Zu Ödemen kommt es, weil die Blutmenge in der Schwangerschaft zunimmt, die Venen erweitert sind und das Blut im Beckenbereich nicht mehr so gut abfließen kann.

Was tun?

Durch maßvolle sportliche Betätigung können Sie Ödemen vorbeugen. Vor allem Schwimmen oder Aqua-Fitness können hilfreich sein.

Wenn Sie Beinödeme haben, legen Sie die Beine tagsüber regelmäßig hoch, vor allem, wenn Sie lange stehen müssen. Kompressionsstrümpfe können helfen, Ödeme zu verringern, und lindern das Schweregefühl, vor allem wenn Sie auch Krampfadern haben.
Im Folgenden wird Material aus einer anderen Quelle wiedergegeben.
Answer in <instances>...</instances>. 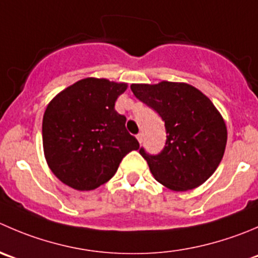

Nachts mit leicht erhöhtem Fußende zu schlafen, kann den Rückfluss des Blutes unterstützen und helfen, das Wasser aus dem Gewebe zurück in die Gefäße zu befördern. Auch Fußreflexzonen-Massagen können kleineren Studien zufolge bei Ödemen helfen.

Außerdem sollten Sie ausreichend trinken, um den Kreislauf in Schwung zu halten. Salzen Sie Ihr Essen ganz nach Geschmack. Entgegen früheren Annahmen weiß man heute, dass Schwangere bei Ödemen den Salzkonsum nicht einschränken müssen.

Wichtig: Entwässernde Medikamente und Tees, zum Beispiel Brennesseltee, sind für die Behandlung von Ödemen in der Schwangerschaft nicht geeignet. Lassen Sie sich in jedem Fall von Ihrer Ärztin oder Ihrem Arzt beraten, bevor Sie ein Medikament zur Entwässerung einnehmen.

Wann zur Ärztin oder zum Arzt?

Ödeme entwickeln sich in der Regel langsam. Sollten Ödeme bereits im ersten Drittel der Schwangerschaft, plötzlich und zusammen mit erhöhtem Blutdruck auftreten, kann das auf eine Präeklampsie hinweisen.

Gehen einseitige Beinödeme mit Überwärmung, sichtbaren Hautveränderungen und Schmerzen einher, kann eine tiefe Venenthrombose dahinterstecken.

In diesen Fällen ist es ratsam, dies umgehend von Ihrer Ärztin oder Ihrem Arzt abklären zu lassen.